I’ve stumbled upon this excellent article: http://mumak.net/stuff/your-code-sucks.html. I will simply copy-paste cites from it in blue. It talks specifically about code reviews, but we can adapt its tips if we think of a comment like “mocking/stubbing is a horrible idea and it can hurt the development process” as if it were a code review… (By the way, David show us in his article the proper way to handle these kind of statements. Excellent post!)
First, don’t take it personally. Very often programmers tend to confuse personal preference with objective worth. I tend to take the “let’s do it your way” path -in cases where there is no harm in doing so- to avoid never ending discussions.
In the positive side of things, consider:
…someone has just tried to improve your product. They’ve put thought, effort and creativity into helping you, and now they have put their work up for critique: thank them.
Divmod have a policy of always saying one good thing in each code review. There is always something nice to say, even if it’s just
I’m glad someone is looking at this part of the code
Code reviews provide an amazing opportunity to grow as a programmer and to improve the software we make. Off course! Just because the comment does not come wrapped in a polite sentence does not mean that it is wrong.
At the other side of the coin, If we are the ones reviewing other people work, then:
This ought to go without saying: review the code and not the coder. Comments about a person will only make it harder for that person to apply critiques about their code.

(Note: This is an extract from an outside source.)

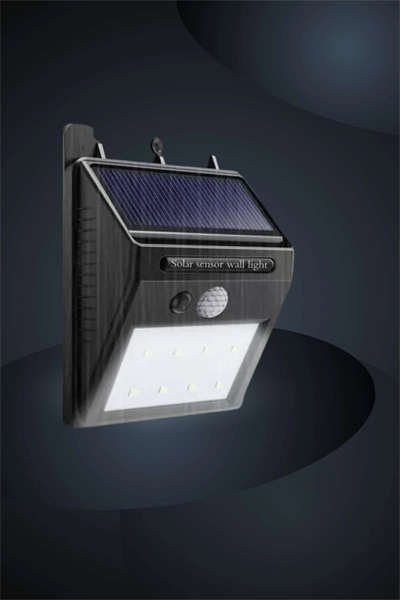 Bahçe Aydınlatma Sensörlü Güneş Enerjili Duvar Lambası 40 Led Işık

When making negative comments, refer to
the patch or
the branch rather than
you. For example,
You’ve introduced a bug in get_message becomes
this patch introduces a bug in get_message.
If all you say is,
this patch introduces a bug in get_message, then you have failed as a reviewer. The goal is to improve the code, not to provide a series of puzzles for the author.
The author should be able to look at a review and be able to tell how to address each point and also when they have addressed all points. Reviews with unclear outcomes turn into open-ended discussions about the patch, which sometimes become focused on making the reviewer happy, rather than improving the code.
Confusing personal preference with objective worth
This is a problem in all spheres of review. Film critics, literary editors and acadamic reviewers all do it.
What I like is not necessarily the same as
what’s good, although part of becoming a better programmer is having your preferences align better with reality.
What I dislike is perhaps even less likely to be the same as
When reviewing a perfectly acceptable patch that solves a problem using imperative-style programming, do not criticize it simply because it isn’t in a more functional style. Doing otherwise makes reviews a game of
guess what the reviewer likes rather than
write good code.
Reviewers can avoid this trap by phrasing review comments as questions,
Did you consider using a more functional style?,
Why aren’t you using regular expressions to solve this problem? etc.
I encourage you to read Jonathan Lange’s post, there are a lot of excellent tips on it!